Technological developments in textiles: smart textiles (reactive and responsive materials such as thermochromic, phase-change and conductive textiles) and technical textiles (high-performance fabrics for sport, medicine, protection and industry), and the impact of technology on manufacture.

What this key area is asking

Textiles are no longer only about clothing; technology has produced fabrics that react to their surroundings and fabrics engineered for demanding jobs. SQA Higher expects you to distinguish smart textiles from technical textiles, give examples and uses of each, and understand how technology has changed manufacture. Marks come from defining each type correctly, giving a real use, and linking the property to the benefit.

Smart textiles

• Thermochromic fabrics change colour with temperature (a mug-warming novelty, or a fabric that shows when a baby is too warm).
• Photochromic fabrics change colour with light (darkening in sunlight).
• Phase-change materials (PCMs) absorb and release heat to keep the wearer at a comfortable, steady temperature in sportswear and bedding.
• Conductive textiles carry electricity, used in heated clothing, wearable sensors that monitor heart rate, and flexible electronics woven into fabric.

Technical textiles

Technical textiles are engineered for performance in demanding settings:

• Sport. Moisture-wicking and breathable fabrics keep athletes dry and cool; compression fabrics support muscles.
• Medical. Sterile, biocompatible fabrics for dressings, bandages, sutures and implants.
• Protection. Flame-resistant fabrics for firefighters and high-strength fabrics (such as aramids) for protective and bulletproof vests, plus high-visibility and cut-resistant fabrics.
• Industrial and environmental. Filters, ropes, conveyor belts and geotextiles used in construction to stabilise soil and aid drainage.

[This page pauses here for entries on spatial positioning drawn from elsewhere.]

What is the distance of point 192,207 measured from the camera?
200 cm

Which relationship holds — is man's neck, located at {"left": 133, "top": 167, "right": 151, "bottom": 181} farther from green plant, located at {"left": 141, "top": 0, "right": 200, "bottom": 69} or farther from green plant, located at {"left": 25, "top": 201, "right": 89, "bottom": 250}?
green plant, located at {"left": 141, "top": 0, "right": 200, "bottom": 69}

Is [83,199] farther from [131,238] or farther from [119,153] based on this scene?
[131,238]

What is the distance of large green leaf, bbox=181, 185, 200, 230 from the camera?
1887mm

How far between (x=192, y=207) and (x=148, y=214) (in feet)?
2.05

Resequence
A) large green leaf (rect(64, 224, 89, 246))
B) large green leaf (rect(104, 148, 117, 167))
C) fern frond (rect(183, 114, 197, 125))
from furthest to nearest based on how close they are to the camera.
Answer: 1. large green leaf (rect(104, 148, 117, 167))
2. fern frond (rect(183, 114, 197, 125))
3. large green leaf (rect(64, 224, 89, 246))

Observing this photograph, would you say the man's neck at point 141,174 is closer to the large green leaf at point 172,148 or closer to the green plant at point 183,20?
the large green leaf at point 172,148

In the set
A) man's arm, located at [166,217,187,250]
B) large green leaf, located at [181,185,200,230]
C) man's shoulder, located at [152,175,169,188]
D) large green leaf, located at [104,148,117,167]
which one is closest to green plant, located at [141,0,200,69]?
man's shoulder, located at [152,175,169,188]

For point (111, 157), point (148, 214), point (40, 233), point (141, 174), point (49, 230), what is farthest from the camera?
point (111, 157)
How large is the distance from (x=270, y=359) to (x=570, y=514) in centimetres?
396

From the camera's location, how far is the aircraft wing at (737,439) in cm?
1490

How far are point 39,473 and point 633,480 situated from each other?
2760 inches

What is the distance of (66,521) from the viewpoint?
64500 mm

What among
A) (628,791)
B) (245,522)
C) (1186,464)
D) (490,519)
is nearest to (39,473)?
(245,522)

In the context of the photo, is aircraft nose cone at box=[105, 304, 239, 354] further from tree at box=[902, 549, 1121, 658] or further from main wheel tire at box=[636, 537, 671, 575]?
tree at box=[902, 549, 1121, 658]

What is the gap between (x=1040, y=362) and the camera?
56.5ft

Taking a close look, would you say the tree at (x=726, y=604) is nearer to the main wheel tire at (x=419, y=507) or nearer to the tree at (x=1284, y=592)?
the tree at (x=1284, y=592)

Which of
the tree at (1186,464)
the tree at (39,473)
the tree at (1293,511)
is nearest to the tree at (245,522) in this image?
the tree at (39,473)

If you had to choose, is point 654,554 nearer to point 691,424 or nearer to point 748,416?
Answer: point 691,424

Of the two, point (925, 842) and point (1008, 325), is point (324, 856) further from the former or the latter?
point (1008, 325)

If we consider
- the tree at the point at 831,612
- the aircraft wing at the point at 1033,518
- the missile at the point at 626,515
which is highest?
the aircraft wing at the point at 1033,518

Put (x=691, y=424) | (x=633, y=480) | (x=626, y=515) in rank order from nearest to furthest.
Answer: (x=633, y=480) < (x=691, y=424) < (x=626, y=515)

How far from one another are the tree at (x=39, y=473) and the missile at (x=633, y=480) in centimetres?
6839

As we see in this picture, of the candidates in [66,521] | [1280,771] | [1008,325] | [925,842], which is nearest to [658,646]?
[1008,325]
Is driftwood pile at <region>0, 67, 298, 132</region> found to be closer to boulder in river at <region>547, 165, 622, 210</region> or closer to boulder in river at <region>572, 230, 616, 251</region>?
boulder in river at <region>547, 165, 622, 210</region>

The impact of technology on manufacture

Technology has changed how textiles are designed and made: computer-aided design (CAD) speeds up and refines design; computerised knitting, weaving and cutting improve accuracy and reduce waste; digital printing allows fast, detailed, low-waste prints and short runs; and automation increases speed and consistency. This makes production more efficient and can reduce environmental impact, though it also affects jobs.

Examples in context

Example 1. Heated motorcycle gloves. Gloves with conductive textiles carry a current from a battery to warm the hands - a smart textile responding to an electrical input. This does a job ordinary insulation cannot (active heating on demand), showing how smart materials add new functions to clothing.

Example 2. Geotextiles in road building. Strong geotextile fabrics are laid under roads and embankments to stabilise soil, separate layers and aid drainage. This technical textile performs a heavy-duty engineering function with no concern for appearance, illustrating how far textiles reach beyond clothing.

Try this

Q1. Define a smart textile and give one example. [2 marks]

• Cue. A smart textile senses and reacts to a change in its environment (temperature, light, moisture or an electrical signal); for example a thermochromic fabric that changes colour with heat, or a conductive fabric used for heated clothing.

Q2. Describe two uses of technical textiles. [4 marks]

• Cue. Sport (moisture-wicking, breathable fabrics keep athletes dry); medical (sterile dressings, sutures, implants); protection (flame-resistant fabric for firefighters, high-strength fabric for vests); industrial (filters, ropes, geotextiles). Develop any two.